“Ciclistas experientes como Groenewegen continuam a pedalar numa curva sobre paralelos” - Jasper Stuyven questiona rivais após novo caos de quedas na Volta a Itália

Ciclismo
quinta-feira, 14 maio 2026 a 22:00
Jasper Stuyven
A 6ª etapa da Volta a Itália 2026 deixou nova discussão sobre segurança pairar sobre a corrida depois de uma queda tardia estragar o sprint em Nápoles e transformar o que parecia ser um duelo entre os mais rápidos noutro final caótico.
Davide Ballerini surgiu do turbilhão para vencer pela XDS Astana Team, prolongando a notável primeira semana da equipa, mas a última curva moldou quase todas as reações posteriores. Dylan Groenewegen caiu nos paralelepípedos molhados depois de a Unibet Rose Rockets ter controlado a aproximação, Paul Magnier foi atrasado, Jonathan Milan ficou frustrado com o desenho do percurso e Jasper Stuyven viu-se, de repente, com uma oportunidade inesperada de ganhar.
O corredor da Soudal - Quick-Step ficou a metros de apanhar Ballerini, mas o seu sprint também foi comprometido pela queda à sua frente. “Não estava imediatamente no pedal”, disse Stuyven à Sporza. “Alguém deve ter batido no meu desviador, porque já não conseguia mudar. O desviador saltava de um lado para o outro. Lancei o sprint, mas não na relação que queria. Esperava entrar na roda do Ballerini. É uma pena quando o material te atraiçoa”.
Questionado se teria vencido sem esse problema, Stuyven evitou uma afirmação categórica, mas admitiu que a hipótese era real. “Não digo que passaria de certeza, mas acho que a probabilidade era grande”, afirmou. “Já tinha feito um esforço no último quilómetro, estava totalmente ao vento. Isso ficou nas pernas”.

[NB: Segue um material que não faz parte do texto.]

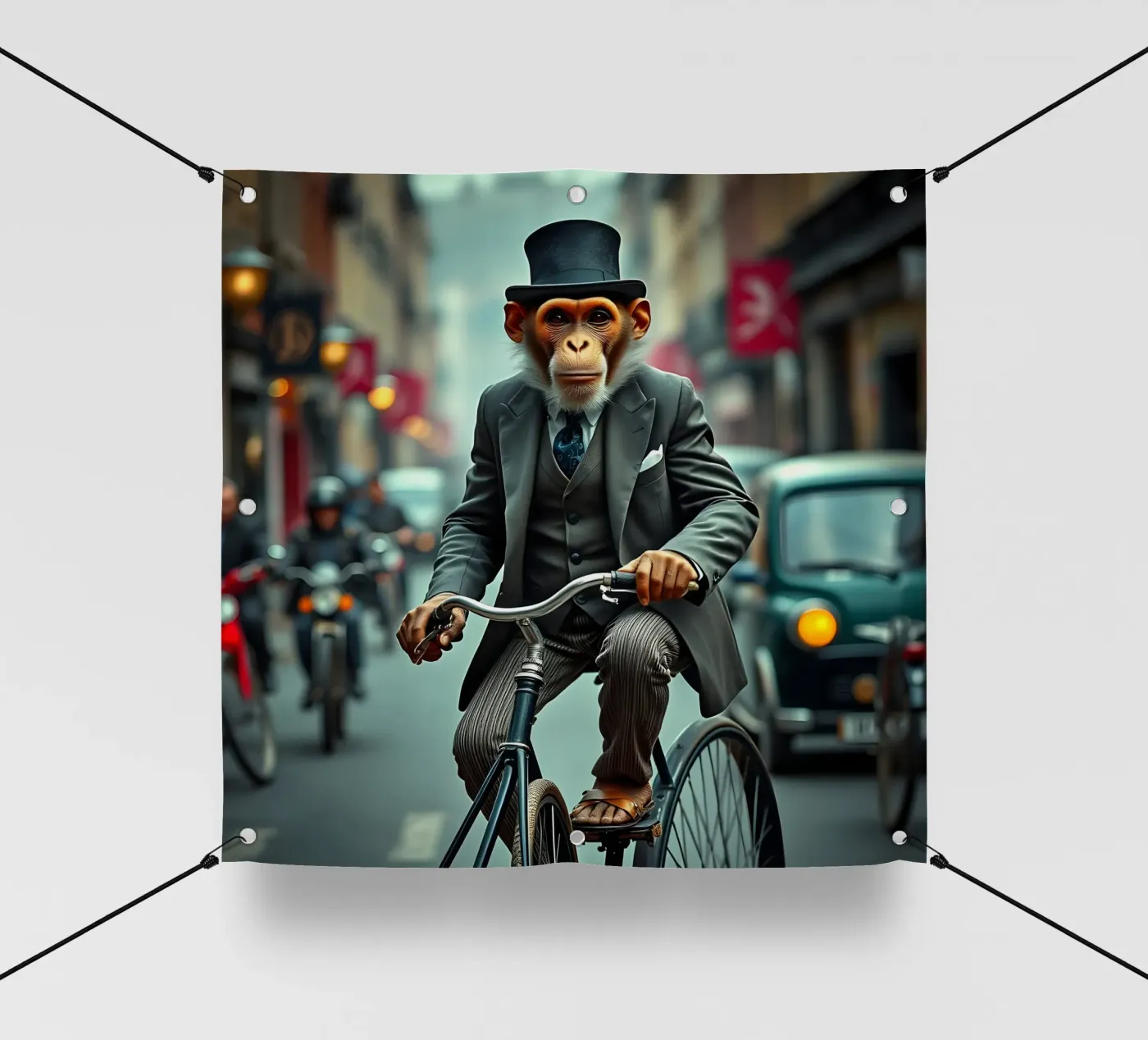 Dapper Monkey PVC Plane von Anita's Dream
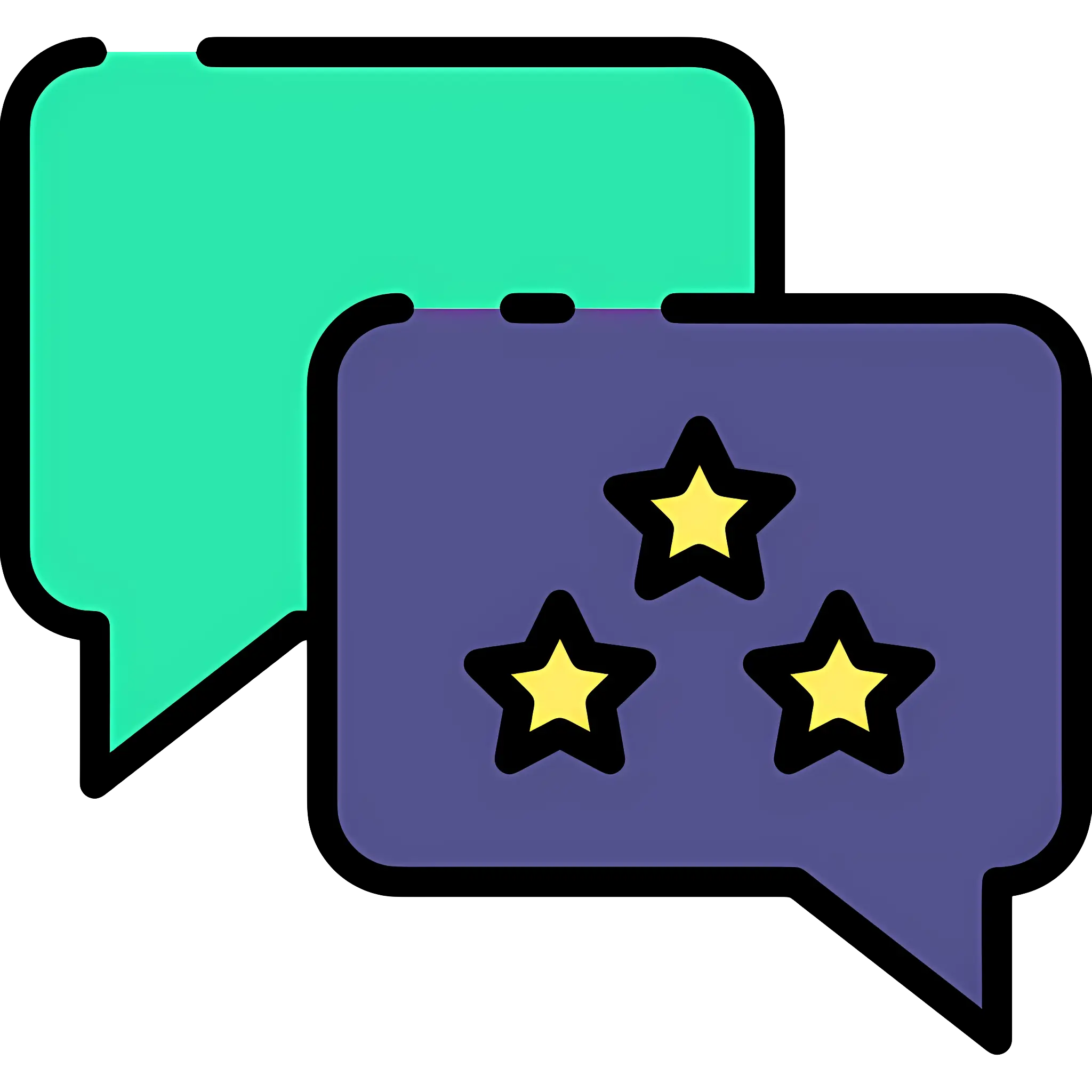 Chat Bubbles with Stars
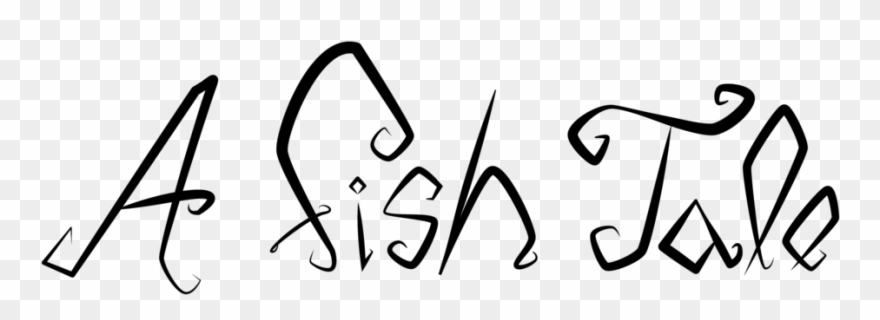 Fish Tale Logo-01 - Calligraphy Clipart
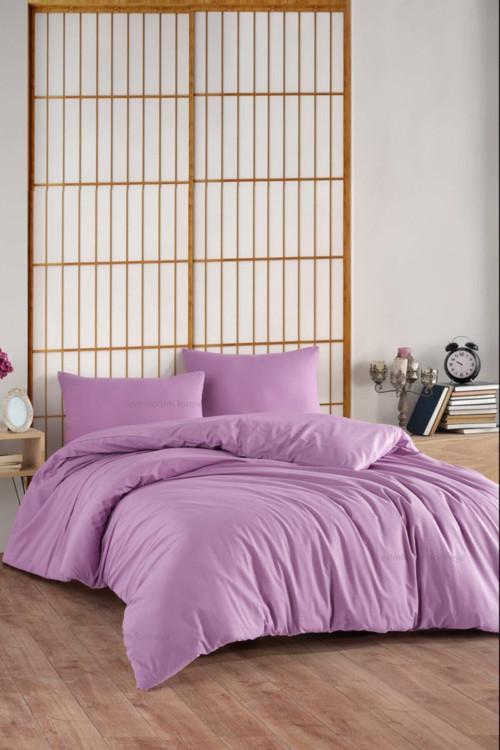 Pamuk Lastikli Çarşaflı Nevresim Takımı 4 Renk.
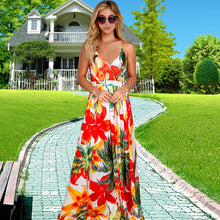 Load image into Gallery viewer, Spring Summer dress Bohemia Floral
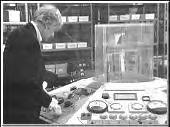 The Doctor works on the TARDIS console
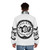 Vatos Locos Forever Puffer Jacket with Chicano Cultural Imagery - men back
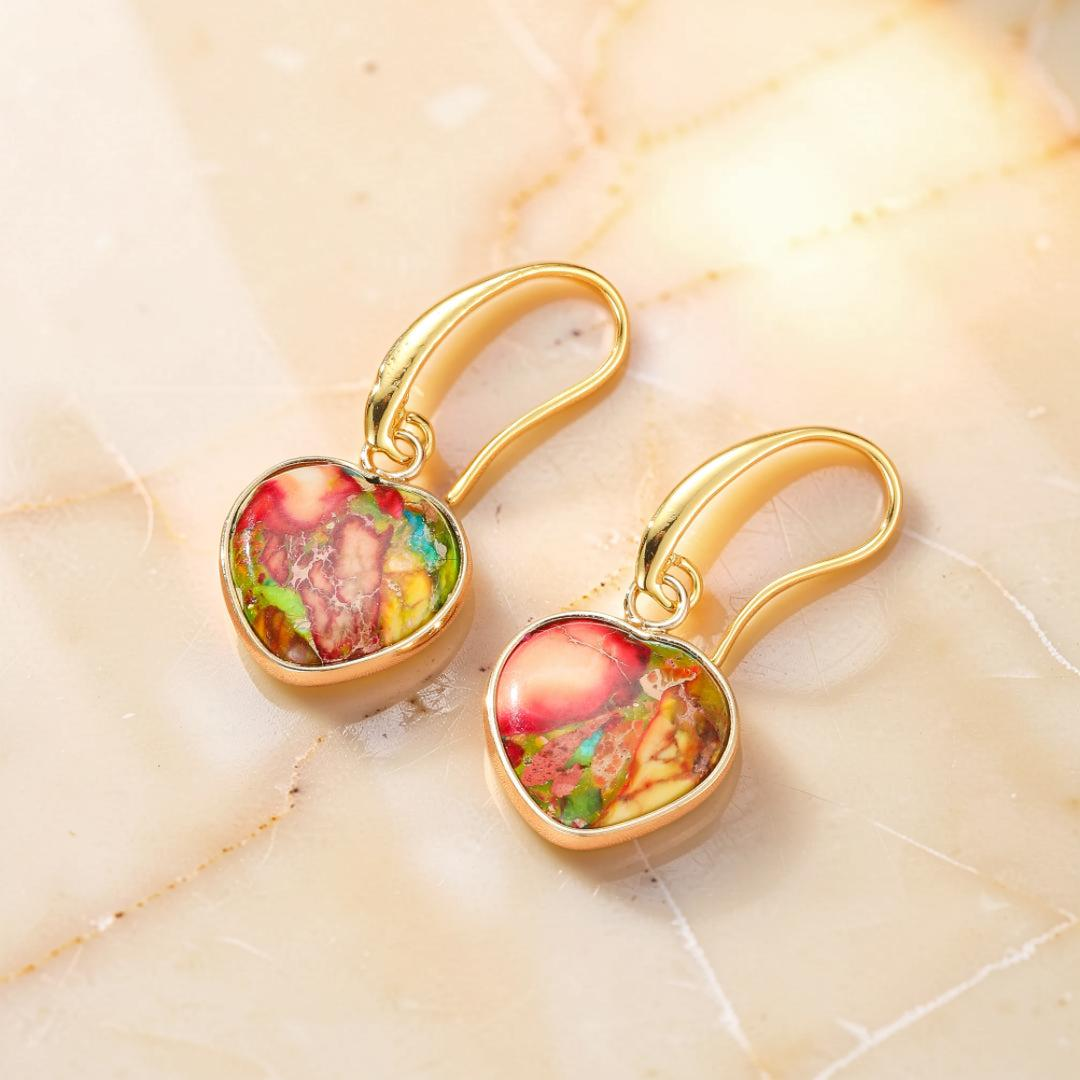 ATELIER-TIBET – Boucles d’Oreilles Jaspe – Éclat Vital
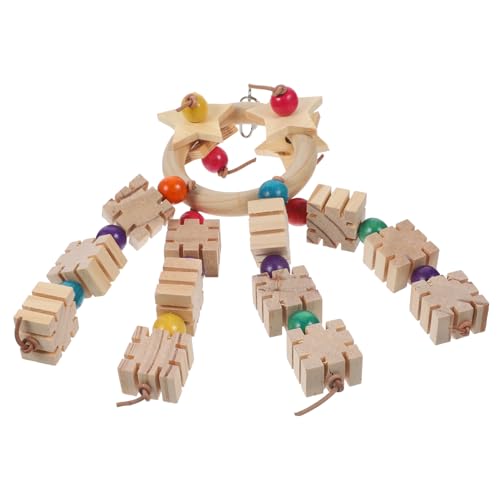 Mipcase Spielzeug Für Vögel Kauspielzeug Für Papageien Aus Holz Zum Aufhängen Am Vogelschnabel Zum Schleifen Sicher Für Papageien Und Vögel Mipcase Spielzeug Für Vögel Kauspielzeug Für Papageien Aus Holz Zum Aufhängen Am Vogelschnabel Zum Schleifen Sicher Für Papageien Und Vögel von Mipcase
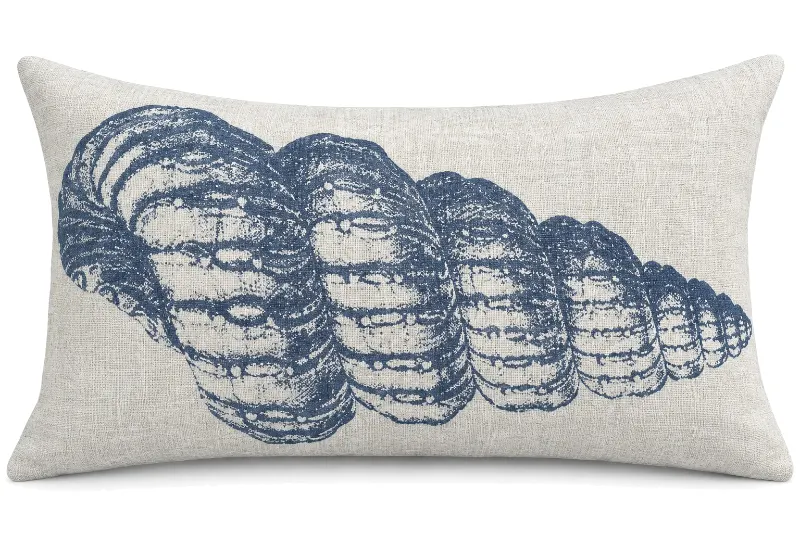Alba Linenblend Cushion Cover Shell Marine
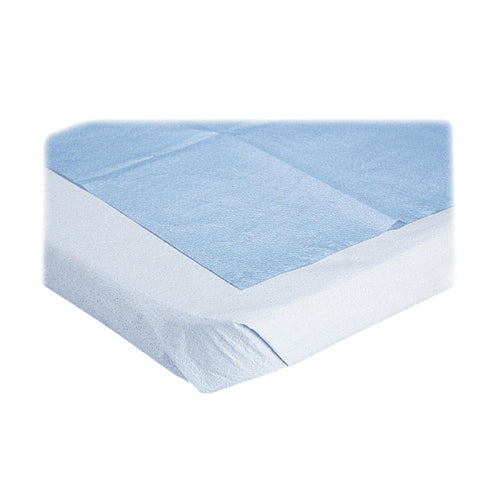 Medline-Tissue/Poly Stretcher Sheet, Blue-MedTech-1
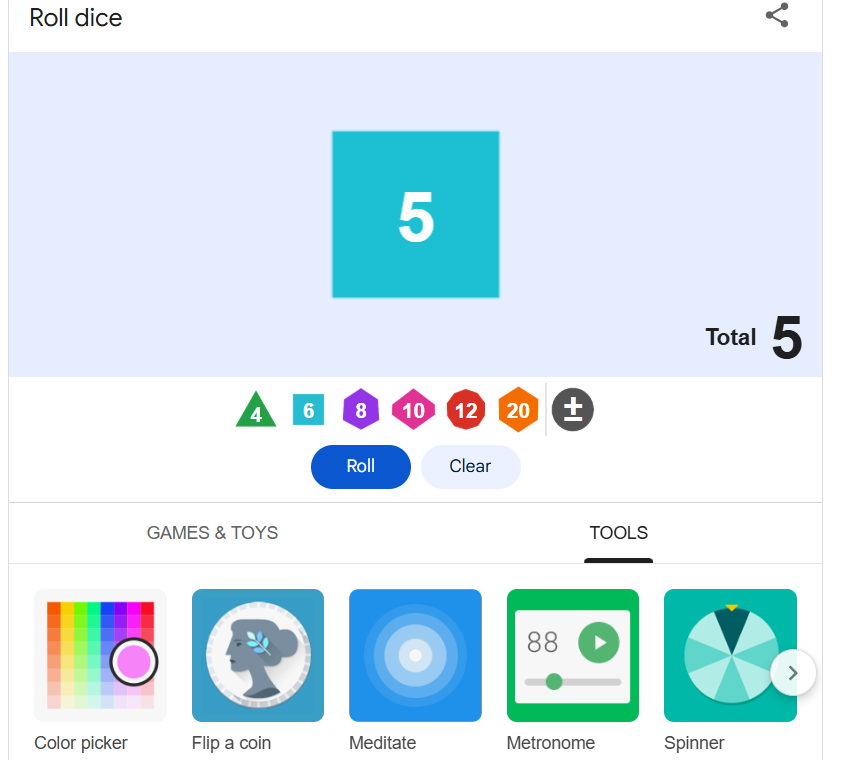 Googleサイコロの遊び方を紹介！サイコロは何面まで作れる？100面も可能？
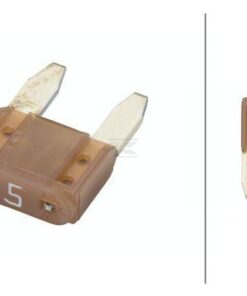 Fusible tipo enchufe Mini 5A Longitud 10,9mm beige paquete 50 unidades Hella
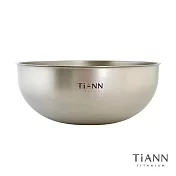 【鈦安純鈦餐具 TiANN】純鈦多功能 純鈦雙層大湯碗 大碗公 刨冰碗 泡麵碗 露營湯碗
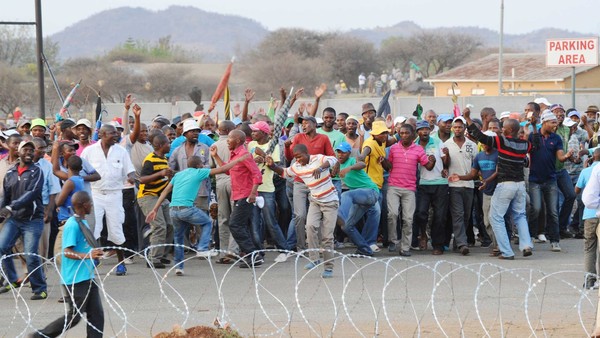 South Africa Workers’ Strike Raises Fears Of Mine Unrest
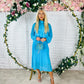 Henri Dress Cyan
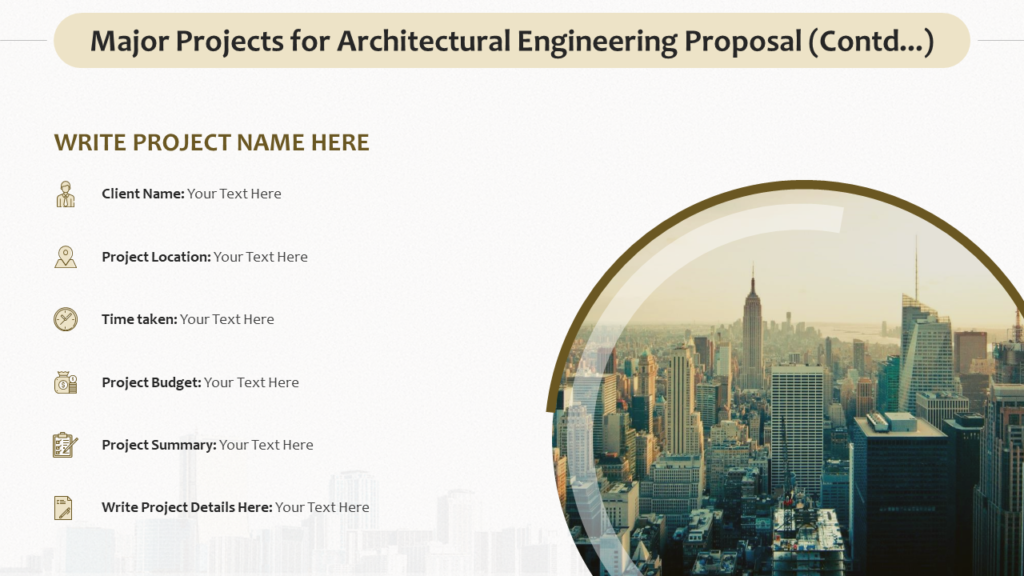 Major Projects For Architectural Engineering Proposal PPT Ideas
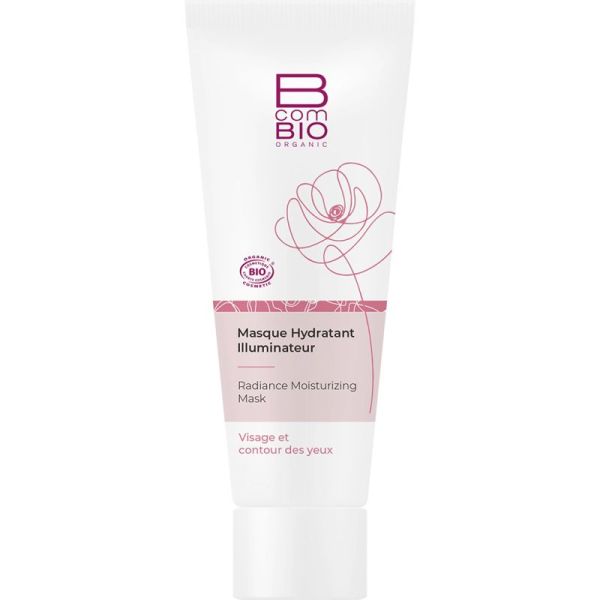 BcomBIO Masque Hydratant Illuminateur - 50 ml - Hydrate intensément et ravive l’éclat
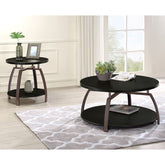 Starrett Dark Charcoal 2-piece Round Coffee Table Set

Stuyven questiona o risco na última curva

Para Stuyven, a frustração adensou-se porque nem estava previsto discutir o sprint. A sua função era lançar Magnier, com o francês à procura da terceira vitória de etapa e já de camisola ciclamino. “Se eles não caem, estou perfeitamente colocado para fazer o lead-out”, disse Stuyven.
Em vez disso, a queda abriu caminho para Ballerini, desorganizou Magnier e deixou Stuyven a improvisar um sprint com material danificado. O belga apontou também diretamente às opções tomadas na própria curva, onde os pavês molhados tornaram o final especialmente delicado.
“Acho uma pena que rapazes como o Elmar e o Dylan, com tanta experiência, continuem a pedalar numa curva sobre empedrado”, afirmou Stuyven. “Já me parecia muito arrojado terem-se atrevido a fazê-lo. Depois vê-se que corre mal. É compreensível, porque estão na posição perfeita e não querem cedê-la. Aqueles paralelepípedos são super escorregadios, sobretudo quando começa a chover”.
Groenewegen diria mais tarde que a roda dianteira simplesmente escorregou e insistiu que a Unibet não fez nada de errado, elogiando a equipa apesar da queda. As declarações de Stuyven, contudo, acrescentaram outra camada ao debate pós-etapa, enquadrando o incidente como uma mistura de instinto de corredor, pressão de sprint e condições sem margem para erro.

Mais uma voz no debate sobre o percurso

A crítica de Stuyven não se ficou pelos corredores. À semelhança de Milan, que questionou a necessidade de o Giro usar finais tão complicados com chuva prevista, Stuyven sugeriu também que a queda poderia ter sido evitada com uma aproximação mais direta.
Já numa larga avenida após a meta, questionou porque era necessário entrar no empedrado. “Estamos aqui numa avenida muito larga. O que é que há de errado com isto?”, disse Stuyven. “As imagens da costa também seriam bonitas. Não acho que fosse necessário virar para os paralelepípedos. É uma pena estarem sempre à procura disso, sobretudo porque podia perfeitamente ter sido evitado e porque aqui também se podia ter desenhado um final bonito”.
A chuva, pelo timing, tornou o final ainda mais bruto. As primeiras gotas caíram já perto da chegada, quando os comboios preparavam os quilómetros decisivos, transformando um final já técnico num cenário bem mais perigoso.
“Se chegamos três minutos mais cedo, não está a chover”, reconheceu Stuyven. “Mas só se fala disso depois. É uma pena. Frustra quando sentes de antemão que vai ser um final perigoso”.
Para Ballerini e a Astana, a 6ª etapa tornou-se em mais um resultado de sonho num Giro que já deu muito mais do que o esperado. Para vários sprinters, foi mais uma oportunidade perdida. Para a corrida no seu todo, foi mais um dia em que a discussão sobre a meta se prolongou muito para lá do anúncio do vencedor.